Items from a data source:
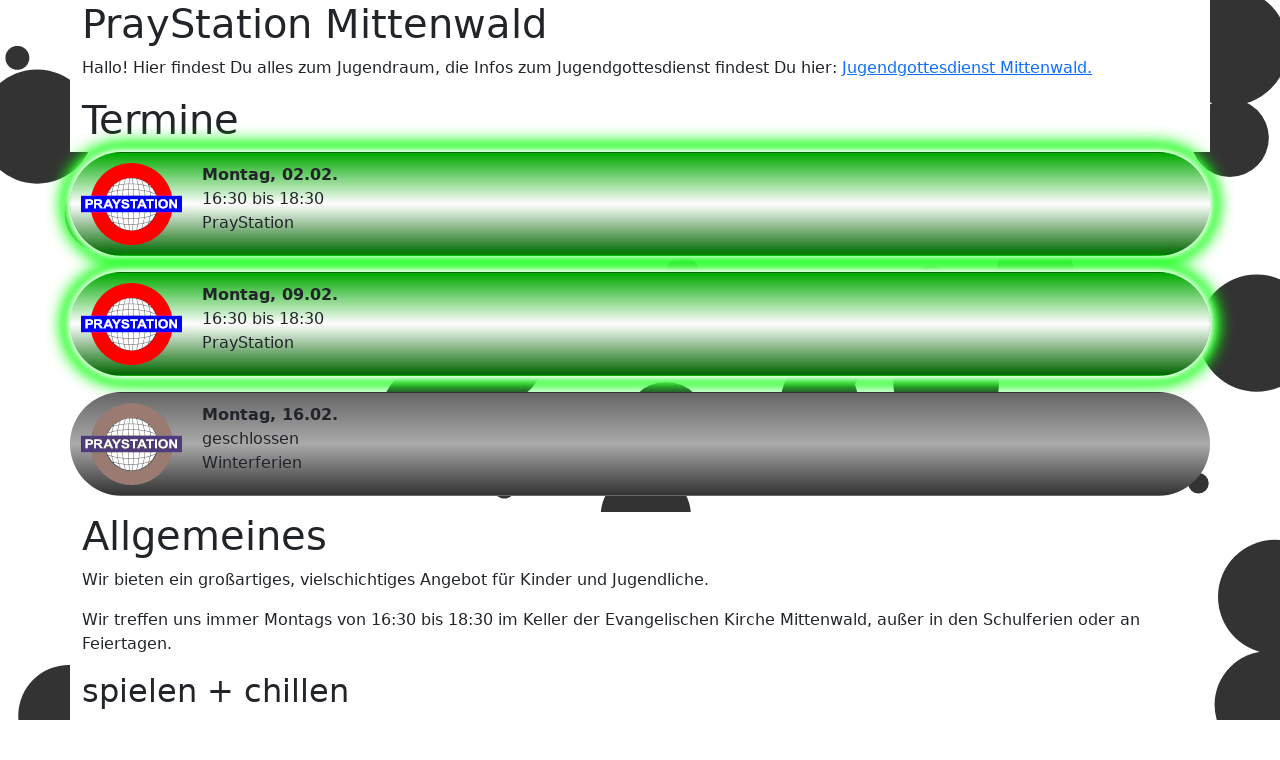

--- FILE ---
content_type: text/html; charset=UTF-8
request_url: https://pray-station.de/
body_size: 4378
content:
<!DOCTYPE html>
<html>
<head>
  <meta charset="UTF-8">
  <meta http-equiv="X-UA-Compatible" content="IE=edge">
  <meta name="viewport" content="width=device-width, initial-scale=1">
  <meta name="description" content="PrayStation Mittenwald">     
  <link rel="stylesheet" href="css/bootstrap.min.css">
  <link rel="stylesheet" href="praystation.css">
  <title>PrayStation Mittenwald</title>
</head>

<body>
<script src="kuhflecken.js"></script> <!-- JavaScript-Datei einbinden -->


<div class="container" >
	<div class="row">
		<div class="col-md-12">
			<h1>PrayStation Mittenwald</h1>
		</div>
	</div>
	
	<div class="row">
		<div class="col-md-12">
			<p>Hallo! Hier findest Du alles zum Jugendraum, die Infos zum Jugendgottesdienst findest Du hier: <a href="jugendgottesdienst/index.php">Jugendgottesdienst Mittenwald.</a></p>
		</div>
	</div>
	
	<div class="row">
		<div class="col-md-12">
			<h1>Termine</h1>
		</div>
		

<!--		2023<hr> -->
		

<div class="event col-sm-12 alert green glow">
	<div class="img-fluid event_icon">
		<img src="images/Logo_101x82.png">
	</div>
	<div class="event_text">
		<span class="event_day">Montag, 02.02.</span><br>16:30 bis 18:30<br>PrayStation
	</div>
</div>
<div class="event col-sm-12 alert green glow">
	<div class="img-fluid event_icon">
		<img src="images/Logo_101x82.png">
	</div>
	<div class="event_text">
		<span class="event_day">Montag, 09.02.</span><br>16:30 bis 18:30<br>PrayStation
	</div>
</div>
<div class="event col-sm-12 alert red">
	<div class="img-fluid event_icon">
		<img src="images/Logo_101x82_ausgegraut.png">
	</div>
	<div class="event_text">
		<span class="event_day">Montag, 16.02.</span><br>geschlossen<br>Winterferien
	</div>
</div>
	</div>
	
	
	
	<div class="row">
		<div class="col-md-12">
			<h1>Allgemeines</h1>
			<p>Wir bieten ein großartiges, vielschichtiges Angebot für Kinder und Jugendliche.</p>
		</div>
	
		<div class="col-md-12">
			<p>Wir treffen uns immer Montags von 16:30 bis 18:30 im Keller der Evangelischen
			Kirche Mittenwald, außer in den Schulferien oder an Feiertagen.</p>
		</div>
	
		<div class="col-md-12">
			<h2>spielen + chillen</h2>
			<p>Wir haben einen großen Billard-Tisch, einen professionellen Turnier-Kicker, 
			eine Tischtennisplatte und eine PlayStation, zwei große 
			Couchen laden zum chillen ein.</p>
		</div>
	
		<div class="col-md-12">
			<h2>Party machen</h2>
			<p>Wir haben eine professionelle Licht- und Tonanlage mit Bluetooth, Spotify und
			Nebelmaschine..</p>
		</div>
	
		<div class="col-md-12">
			<h2>Gemeinschaft</h2>
			<p>Spaß haben, neue Leute kennenlernen, zusammenwachsen, über Gott & die Welt
			reden, Jugendgottesdienste feiern</p>
		</div>
	
		<div class="col-md-12">
			<h2>lernen</h2>
			<p>Außerdem kannst Du ganz nebenbei einen Programmierkurs besuchen und mitmachen,
			wenn wir die Light-Show für den nächsten Jugendgottesdienst programmieren.</p>
		</div>
	
		<div class="col-md-12">
			<h2>Warum?</h2>
			<p>Weil es für die Evangelische Kirchengemeinde in Mittenwald wichtig ist, auch
			Kirche für junge Menschen zu sein und einen Raum für Gemeinschaft, Spiel, Spaß,
			Gespräche, Lebens- und Glaubensthemen zu bieten. Dieser Raum steht allen Jugendlichen,
			egal welcher Konfession oder Religion, offen.</p>
			<p>
			Wir sind vernetzt mit der Evangelischen Jugend in Bayern und im Dekanat Weilheim
			<a href="www.jugendwerk-weilheim.de">www.jugendwerk-weilheim.de</a><br>
			<a href="www.ejb.de">www.ejb.de</a></p>
		</div>
	
		<div class="col-md-12">
			<h2>WhatsApp</h2>
			<p>Gerne können die Eltern in die WhatsApp-Gruppe kommen, dann erfahrt ihr am
			schnellsten die neuesten Infos!</p>
			<p>
				<a href="https://chat.whatsapp.com/Jb4QH7kNyYR9jJBXhMhLff">PrayStation@WhatsApp</a><br>
			</p>
		</div>
	
		<div class="col-md-12">
			<h2>Instagram</h2>
			<p>...und wir sind auch auf Insta!</p>
			<p>
				<a href="https://www.instagram.com/praystationmittenwald/">PrayStation@Instagram</a><br>
			</p>
		</div>
	</div>
	<hr>
	
	<footer class="footer">
		<a href="impressum.php">Impressum</a> <a href="datenschutz.php">Datenschutz</a>
	</footer>
</div>


<script src="js/bootstrap.bundle.min.js"></script>
</body>
</html>

--- FILE ---
content_type: text/css
request_url: https://pray-station.de/praystation.css
body_size: 674
content:
body {
	background-color: #FFFFFF; /* Hintergrundfarbe auf Weiß setzen */
}
		
canvas {
	position: fixed;
	top: 0;
	left: 0;
	z-index: -1;
}
		
.event {
	border-radius: 60px 60px 60px 60px;
	position: relative;
	padding: 10px;
}

.glow {
	box-shadow: 0 0 5px #fff, 0 0 10px #fff, 0 0 15px #fff, 0 0 12px #0f0, 0 0 15px #0f0, 0 0 18px #0f0, 0 0 21px #0f0, 0 0 23px #0f0, 0 0 25px #0f0;
}

.event_icon {
	top: 0px;
	left: -20px;	
	float: left;
}

.event_text {
	position: relative;
	left: 20px;	
}

.event_day {
	font-weight: bold;
	size: 30px;
}

.col-md-12 {
	background-color: #FFFFFF;
}

.green {
  background-image: linear-gradient(to bottom, #00aa00 0%, #ffffff 50%, #006600 100%);}

.red {
  background-image: linear-gradient(to bottom, #666666 0%, #aaaaaa 50%, #333333 100%);}

--- FILE ---
content_type: text/javascript
request_url: https://pray-station.de/kuhflecken.js
body_size: 713
content:
// Canvas-Element erstellen
var canvas = document.createElement('canvas');
canvas.width = window.innerWidth; // Breite des Canvas auf Fensterbreite setzen
canvas.height = window.innerHeight; // Höhe des Canvas auf Fensterhöhe setzen
document.body.appendChild(canvas);

// 2D-Kontext des Canvas abrufen
var context = canvas.getContext('2d');

// Anzahl der Kuhflecken festlegen
var numSpots = 50;

// Schleife, um zufällige Kuhflecken zu erstellen
for (var i = 0; i < numSpots; i++) {
    // Zufällige Position und Größe des Kuhflecks generieren
    var x = Math.random() * canvas.width;
    var y = Math.random() * canvas.height;
    var radius = Math.random() * 50 + 10;

    // Kuhfleck zeichnen
    context.fillStyle = '#333333'; // Farbe setzen
    context.beginPath();
    context.arc(x, y, radius, 0, 2 * Math.PI);
    context.fill();
}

● **TASK**
Take the line above containing "<p>Wir bieten ein", the line containing "reden, Jugendgottesdienste feiern</p>", and all lines in between, and copy them exactly without anything else.

● **WRITTEN SOLUTION**
			<p>Wir bieten ein großartiges, vielschichtiges Angebot für Kinder und Jugendliche.</p>
		</div>
	
		<div class="col-md-12">
			<p>Wir treffen uns immer Montags von 16:30 bis 18:30 im Keller der Evangelischen
			Kirche Mittenwald, außer in den Schulferien oder an Feiertagen.</p>
		</div>
	
		<div class="col-md-12">
			<h2>spielen + chillen</h2>
			<p>Wir haben einen großen Billard-Tisch, einen professionellen Turnier-Kicker, 
			eine Tischtennisplatte und eine PlayStation, zwei große 
			Couchen laden zum chillen ein.</p>
		</div>
	
		<div class="col-md-12">
			<h2>Party machen</h2>
			<p>Wir haben eine professionelle Licht- und Tonanlage mit Bluetooth, Spotify und
			Nebelmaschine..</p>
		</div>
	
		<div class="col-md-12">
			<h2>Gemeinschaft</h2>
			<p>Spaß haben, neue Leute kennenlernen, zusammenwachsen, über Gott & die Welt
			reden, Jugendgottesdienste feiern</p>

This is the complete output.